Write out every line of the entries below as a JSON list of strings, one string per line, leaving out the blank lines.

### Raw records
==*==

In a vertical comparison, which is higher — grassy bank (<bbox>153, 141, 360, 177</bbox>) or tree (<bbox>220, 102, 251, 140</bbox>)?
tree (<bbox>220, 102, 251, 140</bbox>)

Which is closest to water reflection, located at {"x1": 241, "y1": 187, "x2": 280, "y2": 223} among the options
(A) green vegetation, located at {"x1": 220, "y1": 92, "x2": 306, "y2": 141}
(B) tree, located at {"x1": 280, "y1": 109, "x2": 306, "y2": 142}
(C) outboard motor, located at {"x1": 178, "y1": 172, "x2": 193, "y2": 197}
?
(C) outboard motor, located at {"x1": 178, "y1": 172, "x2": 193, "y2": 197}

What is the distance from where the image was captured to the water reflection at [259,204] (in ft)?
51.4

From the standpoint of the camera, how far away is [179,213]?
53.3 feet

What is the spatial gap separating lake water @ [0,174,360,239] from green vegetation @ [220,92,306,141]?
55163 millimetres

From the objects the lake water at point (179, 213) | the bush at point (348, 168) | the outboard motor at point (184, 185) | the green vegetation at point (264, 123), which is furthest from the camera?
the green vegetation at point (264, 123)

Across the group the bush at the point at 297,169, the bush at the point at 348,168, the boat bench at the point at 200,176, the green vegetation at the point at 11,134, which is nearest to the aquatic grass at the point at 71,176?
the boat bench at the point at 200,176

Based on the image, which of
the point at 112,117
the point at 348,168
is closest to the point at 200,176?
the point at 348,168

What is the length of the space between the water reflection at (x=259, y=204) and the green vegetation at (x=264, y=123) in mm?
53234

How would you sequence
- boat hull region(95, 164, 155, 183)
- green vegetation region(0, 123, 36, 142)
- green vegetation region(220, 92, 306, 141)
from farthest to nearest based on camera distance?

==*==

### Exercise solution
[
  "In a vertical comparison, which is higher — grassy bank (<bbox>153, 141, 360, 177</bbox>) or tree (<bbox>220, 102, 251, 140</bbox>)?",
  "tree (<bbox>220, 102, 251, 140</bbox>)",
  "Which is closest to water reflection, located at {\"x1\": 241, \"y1\": 187, \"x2\": 280, \"y2\": 223} among the options",
  "(A) green vegetation, located at {\"x1\": 220, \"y1\": 92, \"x2\": 306, \"y2\": 141}",
  "(B) tree, located at {\"x1\": 280, \"y1\": 109, \"x2\": 306, \"y2\": 142}",
  "(C) outboard motor, located at {\"x1\": 178, \"y1\": 172, \"x2\": 193, \"y2\": 197}",
  "?",
  "(C) outboard motor, located at {\"x1\": 178, \"y1\": 172, \"x2\": 193, \"y2\": 197}",
  "What is the distance from where the image was captured to the water reflection at [259,204] (in ft)?",
  "51.4",
  "From the standpoint of the camera, how far away is [179,213]?",
  "53.3 feet",
  "What is the spatial gap separating lake water @ [0,174,360,239] from green vegetation @ [220,92,306,141]?",
  "55163 millimetres",
  "From the objects the lake water at point (179, 213) | the bush at point (348, 168) | the outboard motor at point (184, 185) | the green vegetation at point (264, 123), which is furthest from the camera?",
  "the green vegetation at point (264, 123)",
  "Across the group the bush at the point at 297,169, the bush at the point at 348,168, the boat bench at the point at 200,176, the green vegetation at the point at 11,134, which is nearest to the aquatic grass at the point at 71,176?",
  "the boat bench at the point at 200,176",
  "Based on the image, which of",
  "the point at 112,117",
  "the point at 348,168",
  "is closest to the point at 200,176?",
  "the point at 348,168",
  "What is the length of the space between the water reflection at (x=259, y=204) and the green vegetation at (x=264, y=123) in mm?",
  "53234",
  "How would you sequence",
  "- boat hull region(95, 164, 155, 183)",
  "- green vegetation region(0, 123, 36, 142)",
  "- green vegetation region(220, 92, 306, 141)",
  "from farthest to nearest based on camera distance?"
]